Meurtre à N’Djamena : la défense dénonce un lynchage médiatique
Affaire du meurtre à N’Djamena : la défense de Mahadjirie Abdoulaye évoque un « lynchage médiatique »
Lors d’un point de presse organisé à la FM Liberté le 22 août 2026, l’avocat de Mahadjirie Abdoulaye, Me Allanta Amos, a vigoureusement défendu sa cliente impliquée dans une affaire de meurtre survenue en mai 2026 à N’Djamena. Cette affaire a suscité un vif intérêt médiatique, et la défense a dénoncé ce qu’elle considère comme un « lynchage médiatique » à l’encontre de sa cliente.
Mahadjirie Abdoulaye a été inculpée dans le cadre d’une information judiciaire ouverte suite à la mort d’une femme, dont les circonstances demeurent floues. Un mandat d’arrêt international a été émis à son encontre alors qu’elle se trouvait à l’étranger pour des raisons médicales. Elle a ensuite été rapatriée au Tchad. À ce stade, quatre individus ont été inculpés en lien avec cette affaire, mais la défense insiste sur le fait qu’aucune preuve tangible ne démontre la culpabilité de Mahadjirie Abdoulaye ou de ses coïnculpés.

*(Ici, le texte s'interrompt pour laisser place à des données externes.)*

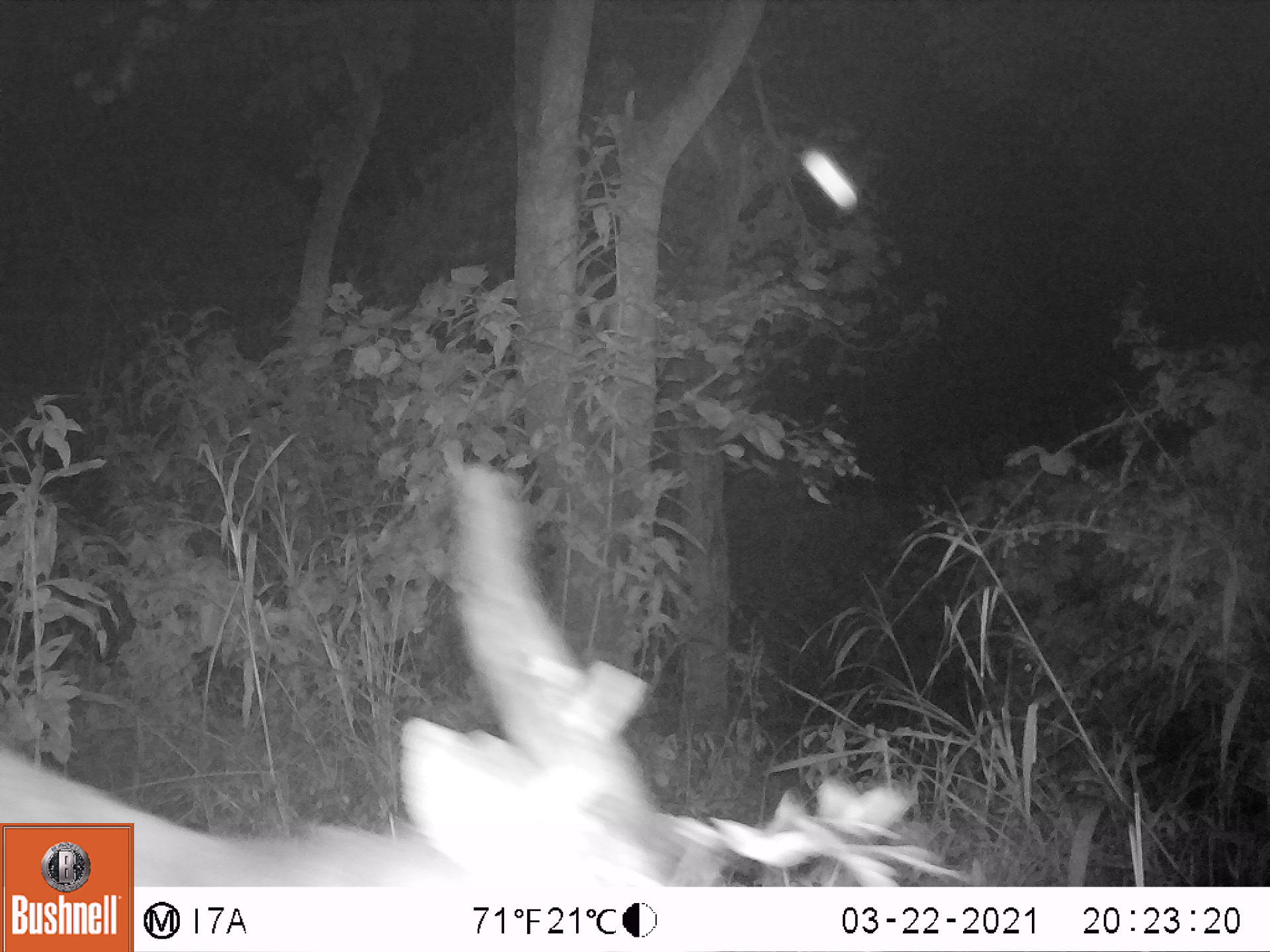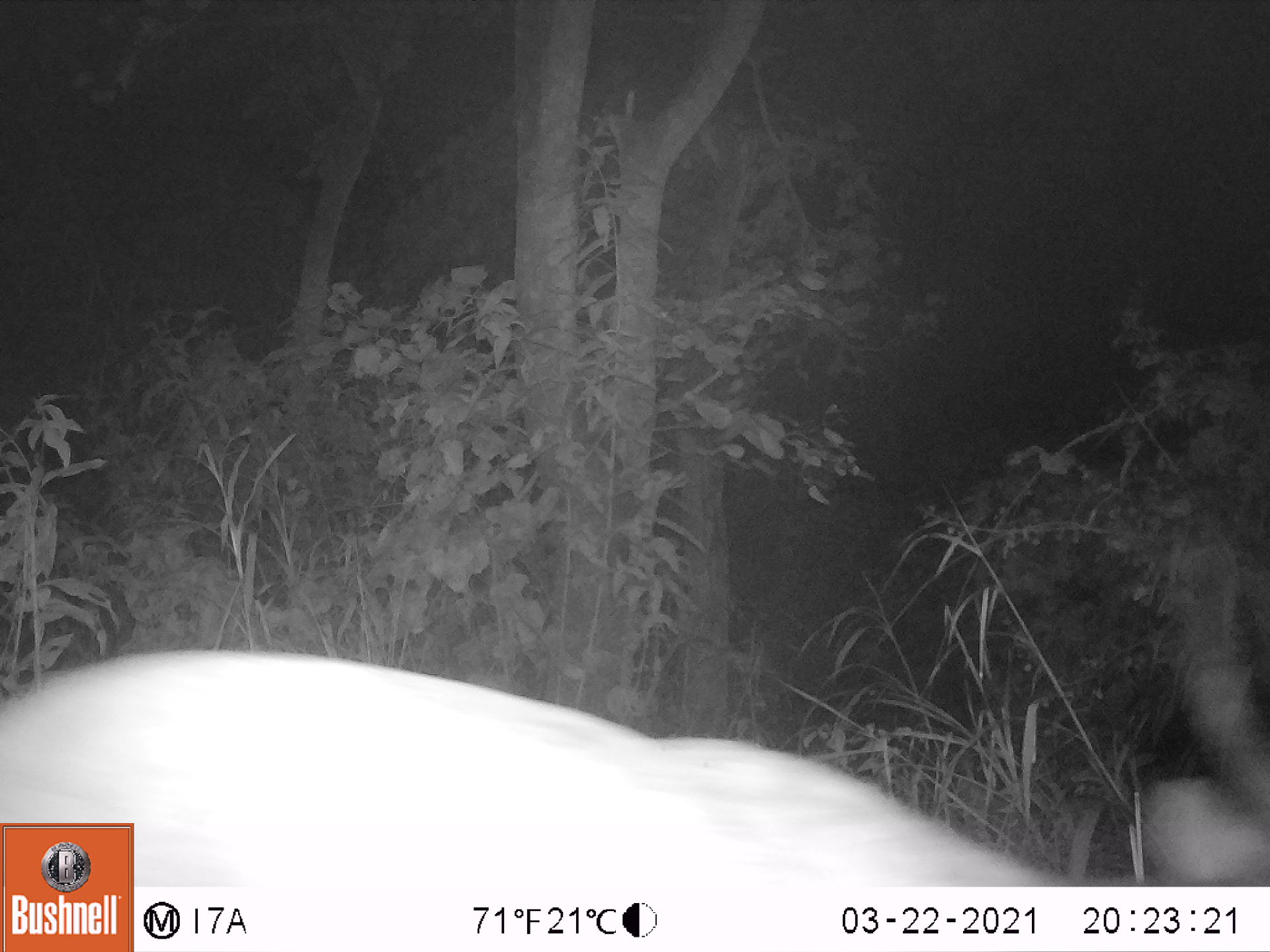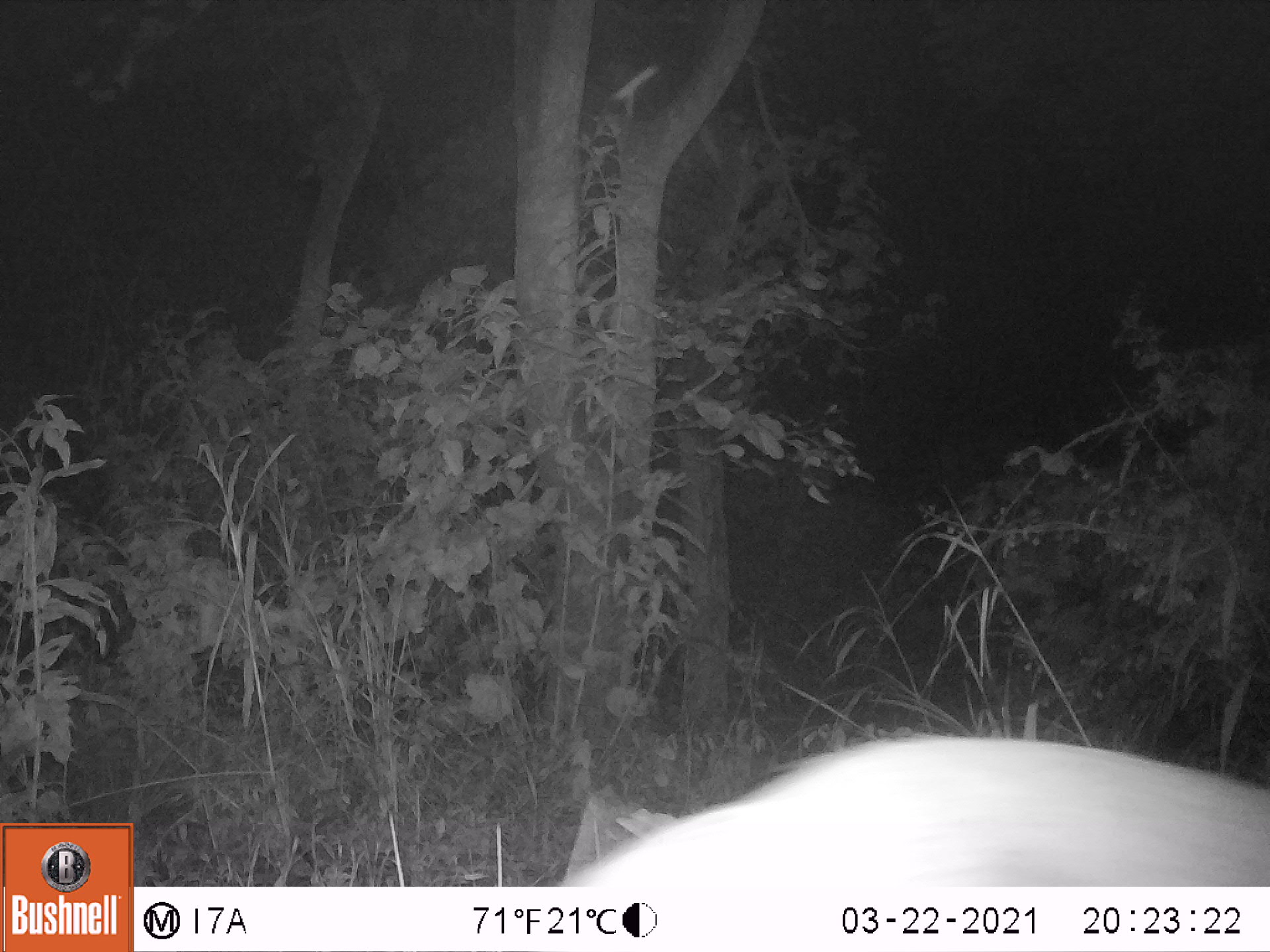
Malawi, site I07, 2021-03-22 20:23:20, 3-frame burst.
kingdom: Animalia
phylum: Chordata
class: Mammalia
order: Artiodactyla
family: Bovidae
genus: Tragelaphus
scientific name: Tragelaphus sylvaticus sylvaticus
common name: cape bushbuck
Cape bushbuck (Tragelaphus sylvaticus sylvaticus), count 1.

Me Allanta Amos a rappelé lors de son intervention l’importance de la présomption d’innocence, principe fondamental garanti par la Constitution tchadienne. Il a regretté que l’image de sa cliente ait été diffusée à visage découvert sur une page non certifiée portant le nom de « Police du Tchad », soulignant que cette action porte préjudice aux droits de la défense et peut influencer négativement l’opinion publique. Ce type de représentation médiatique peut compromettre la capacité de la justice à mener une enquête impartial.

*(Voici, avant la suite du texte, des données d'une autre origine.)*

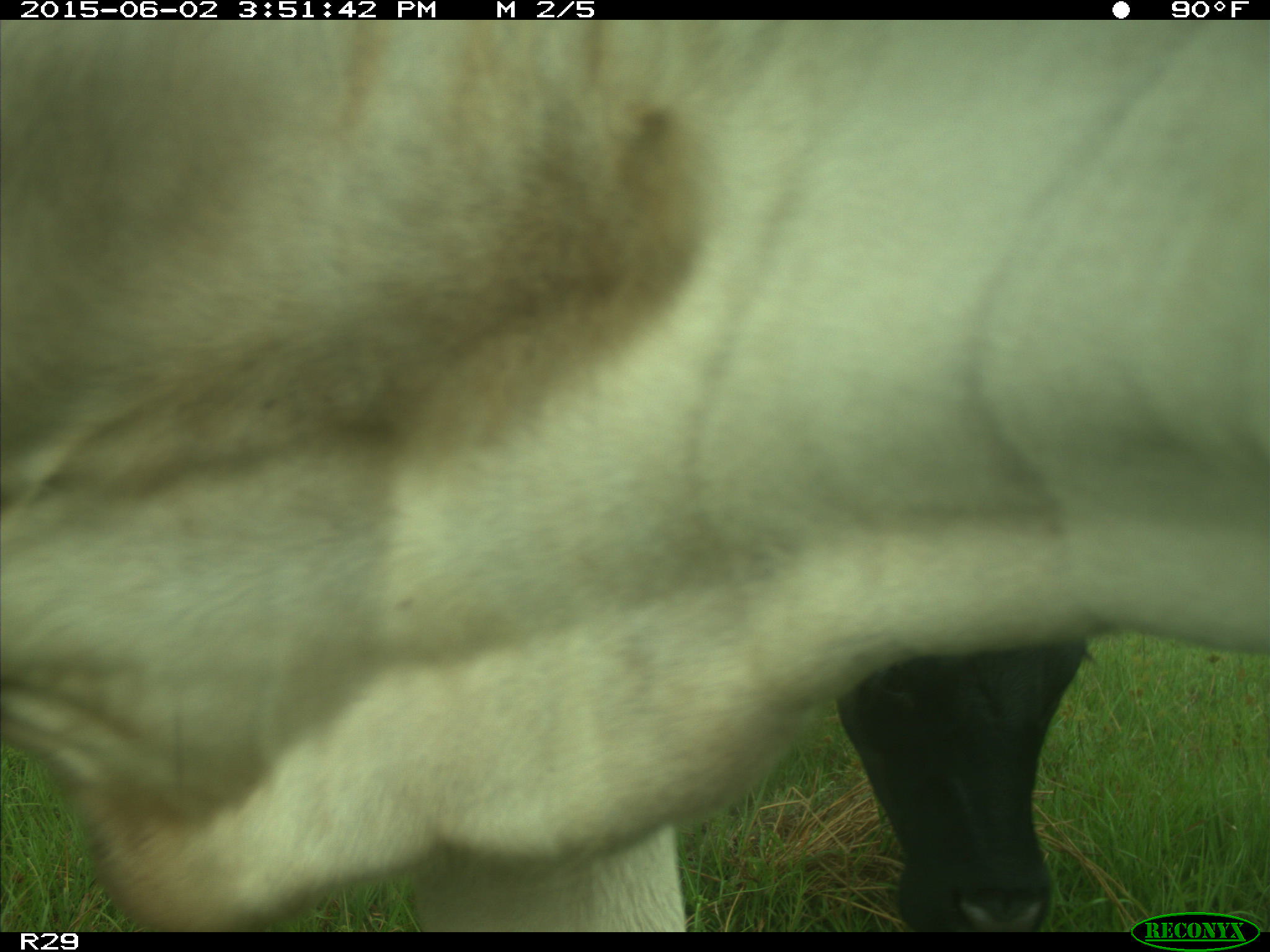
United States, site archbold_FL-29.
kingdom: Animalia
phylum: Chordata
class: Mammalia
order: Artiodactyla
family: Bovidae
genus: Bos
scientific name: Bos taurus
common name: domestic cow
Bos taurus (domestic cow).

L’avocat a tenu à affirmer que sa cliente ne se reproche rien et qu’elle est prête à collaborer pleinement avec les autorités judiciaires afin que la vérité émerge et que le véritable responsable soit identifié. Me Amos a insisté sur le caractère affable de Mahadjirie Abdoulaye, en affirmant que « notre cliente demeure une femme très affable qui ne saurait faire du mal même à une mouche, à plus forte raison ôter la vie à un humain ». Il a également exhorté le public à faire preuve de retenue et à respecter la réputation de Mahadjirie ainsi que de ses proches, face à cette campagne qu’il considère comme injustifiée.

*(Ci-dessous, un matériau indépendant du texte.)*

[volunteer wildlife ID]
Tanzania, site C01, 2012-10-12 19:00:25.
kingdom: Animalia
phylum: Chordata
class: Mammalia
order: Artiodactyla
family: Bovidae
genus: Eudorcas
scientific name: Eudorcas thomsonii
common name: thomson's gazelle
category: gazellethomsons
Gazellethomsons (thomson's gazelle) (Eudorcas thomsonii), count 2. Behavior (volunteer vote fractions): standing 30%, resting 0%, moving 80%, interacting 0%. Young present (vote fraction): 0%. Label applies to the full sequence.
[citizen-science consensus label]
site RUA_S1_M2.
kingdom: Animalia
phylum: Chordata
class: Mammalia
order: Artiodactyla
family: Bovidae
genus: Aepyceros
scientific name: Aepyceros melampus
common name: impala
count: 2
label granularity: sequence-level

L’affaire continue de faire débat au Tchad, alimentée par des accusations publiques et des craintes concernant l’intégrité du processus judiciaire. La défense appelle à une couverture médiatique responsable, soulignant les implications que le traitement d’une telle affaire peut avoir sur l’image des personnes mises en cause et sur la justice elle-même.